The Independent Payment Advisory Board (IPAB) is one of the "cost control mechanisms" that can be found within the Affordable Care Act (ACA) and is designed to bring per-capita Medicare spending back in line with statutory benchmarks, if those benchmarks are exceeded. While an IPAB trigger was avoided this year, the IPAB continues to be a reality threatening healthcare stakeholders.
The IPAB is close to the current Medicare Payment Advisory Commission (MedPAC), but there are some stark differences. For one, recommendations made by the IPAB have the force of law unless Congress acts to amend them in ways that also achieve the required savings. Such an automatic implementation has stakeholders on edge: the IPAB is unaccountable to anyone or any entity (including Congress) and could therefore possibly exercise outside authority with significant implications for various industries, including pharmaceutical manufacturers.
Interestingly, since the ACA's enactment in 2010, the current Administration has taken no steps to formalize, or even appoint, the IPAB. The ACA calls for the IPAB to be made up of fifteen members, each appointed by the President for six-year terms, and confirmed by the Senate. The President also selects a Chair, while the Vice Chair is chosen among the members. IPAB members are supposed to be nationally recognized experts in healthcare finance, economics, actuarial science, and health facility management, as well as physicians and other providers from various professional and geographic backgrounds. The Secretary of the Department of Health and Human Services (HHS), the Administrator of the Centers for Medicare and Medicaid Services (CMS), and the Administrator of the Health Resources and Services Administration (HRSA) serve as non-voting members of the board.
Each year, CMS' Office of the Actuary is to issue an annual IPAB determination in which it will compare projected five-year average Medicare per-capital spending growth to the statutory benchmark noted in the ACA. The five-year period considers two years prior, the current year, and two subsequent years. Each determination since 2013 has confirmed actual growth to be below the benchmark level.
The Actuary recently stated that the IPAB has not been triggered for the 2016 determination year. From this year onward, the Medicare savings target for IPAB recommendations to meet (if IPAB is targeted) is the lesser of: 1.5% or the percentage of excess Medicare spending.

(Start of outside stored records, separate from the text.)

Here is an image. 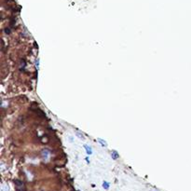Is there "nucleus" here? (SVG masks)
Masks as SVG:
<instances>
[{
    "label": "nucleus",
    "mask_w": 191,
    "mask_h": 191,
    "mask_svg": "<svg viewBox=\"0 0 191 191\" xmlns=\"http://www.w3.org/2000/svg\"><path fill=\"white\" fill-rule=\"evenodd\" d=\"M15 184H16V185H17V189H18V191H23V190H24V183H23V182L19 181V180H16V181H15Z\"/></svg>",
    "instance_id": "1"
},
{
    "label": "nucleus",
    "mask_w": 191,
    "mask_h": 191,
    "mask_svg": "<svg viewBox=\"0 0 191 191\" xmlns=\"http://www.w3.org/2000/svg\"><path fill=\"white\" fill-rule=\"evenodd\" d=\"M105 187L107 188V187H108V184H106V183H103V187Z\"/></svg>",
    "instance_id": "2"
}]
</instances>
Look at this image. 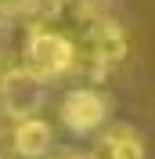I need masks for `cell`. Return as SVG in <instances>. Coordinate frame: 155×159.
<instances>
[{
    "label": "cell",
    "instance_id": "cell-1",
    "mask_svg": "<svg viewBox=\"0 0 155 159\" xmlns=\"http://www.w3.org/2000/svg\"><path fill=\"white\" fill-rule=\"evenodd\" d=\"M76 61H79V47L58 29H36L25 43V65L40 80L65 76L76 69Z\"/></svg>",
    "mask_w": 155,
    "mask_h": 159
},
{
    "label": "cell",
    "instance_id": "cell-2",
    "mask_svg": "<svg viewBox=\"0 0 155 159\" xmlns=\"http://www.w3.org/2000/svg\"><path fill=\"white\" fill-rule=\"evenodd\" d=\"M126 51H130V40H126V29L116 18L101 15V18L83 25V54H87L94 76H105L112 65H119L126 58Z\"/></svg>",
    "mask_w": 155,
    "mask_h": 159
},
{
    "label": "cell",
    "instance_id": "cell-3",
    "mask_svg": "<svg viewBox=\"0 0 155 159\" xmlns=\"http://www.w3.org/2000/svg\"><path fill=\"white\" fill-rule=\"evenodd\" d=\"M108 112H112L108 98L101 90H94V87L69 90L65 98H61V105H58L61 123H65L72 134H94V130H101L108 123Z\"/></svg>",
    "mask_w": 155,
    "mask_h": 159
},
{
    "label": "cell",
    "instance_id": "cell-4",
    "mask_svg": "<svg viewBox=\"0 0 155 159\" xmlns=\"http://www.w3.org/2000/svg\"><path fill=\"white\" fill-rule=\"evenodd\" d=\"M0 105L4 112L15 119L36 116V109L43 105V80L29 69V65H15L0 76Z\"/></svg>",
    "mask_w": 155,
    "mask_h": 159
},
{
    "label": "cell",
    "instance_id": "cell-5",
    "mask_svg": "<svg viewBox=\"0 0 155 159\" xmlns=\"http://www.w3.org/2000/svg\"><path fill=\"white\" fill-rule=\"evenodd\" d=\"M11 145H15V152H18L22 159H43V156H51L54 130H51L43 119L25 116L18 127H15V134H11Z\"/></svg>",
    "mask_w": 155,
    "mask_h": 159
},
{
    "label": "cell",
    "instance_id": "cell-6",
    "mask_svg": "<svg viewBox=\"0 0 155 159\" xmlns=\"http://www.w3.org/2000/svg\"><path fill=\"white\" fill-rule=\"evenodd\" d=\"M101 159H144V138L134 127L116 123L101 138Z\"/></svg>",
    "mask_w": 155,
    "mask_h": 159
},
{
    "label": "cell",
    "instance_id": "cell-7",
    "mask_svg": "<svg viewBox=\"0 0 155 159\" xmlns=\"http://www.w3.org/2000/svg\"><path fill=\"white\" fill-rule=\"evenodd\" d=\"M54 159H97L94 152H65V156H54Z\"/></svg>",
    "mask_w": 155,
    "mask_h": 159
}]
</instances>
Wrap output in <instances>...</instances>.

If – and when – IPAB is triggered, several statutory deadlines come into play. By September 1, the IPAB is to send the draft proposal to two organizations: to MedPAC for consultation and to HHS for comment. By the following January 15, the proposal is to be sent to Congress and the President, along with an explanation, a legislative proposal, and actuarial cost-saving certification. If IPAB was triggered but does not produce its proposal, HHS has until January 25 to send the proposal to Congress. By April 1, Congressional Committees will have considered the proposal and reported on legislative language suggestions. Congress may amend the proposal if the same savings target is met, or may also vote to block the proposal. On August 15, HHS begins automatically implementing the proposal, with FY proposals taking effect on October 1 and CY proposals, Medicare Advantage proposals, and Part D proposals taking effect January 1.
The ACA seems as though it wants the IPAB to address certain areas, while leaving other areas untouched. For example, prior to 2020, hospitals and hospices that are subject to productivity adjustments under the ACA are excluded. Further, IPAB proposals are not to include raising beneficiary premiums, rationing care, changing Medicare eligibility criteria, or increasing cost sharing.
The IPAB is also limited by statute to only make recommendations on the Medicare program and dual-eligible listed beneficiaries. The IPAB should also give priority to recommendations that extend Medicare solvency, improve healthcare delivery, improve access to evidence-based-services in rural areas, and consider the impacts on provider payments.
As with any other uncertainty, stakeholders are trying to bring some certainty to the game by speculating on the areas that are most likely to be touched with it comes to IPAB-driven cuts. Some ideas include: giving HHS the authority to negotiate drug prices in Medicare Part D, implementing a Part B formulary, adopting MedPAC's Part D recommendations on reducing Part D reinsurance and eliminating antidepressant and immunosuppressant drugs' protected class status, and increasing the coding intensity adjustment received by Medicare Advantage plans.
In its June 2016 report, the Medicare Trustees projected that the IPAB will be triggered in the 2017 determination year and again in 2022, 2024, and 2025. A 2017 determination year trigger would result in a 2019 implementation year for proposals, barring congressional intervention.
While the trigger has once again been averted, IPAB determinations are an annual process and according to the Medicare Trustees report, it is likely that the threshold will be exceeded next year. It is likely that next spring, stakeholders will once again focus on the IPAB as the CMS actuarial determination and Trustee report approach.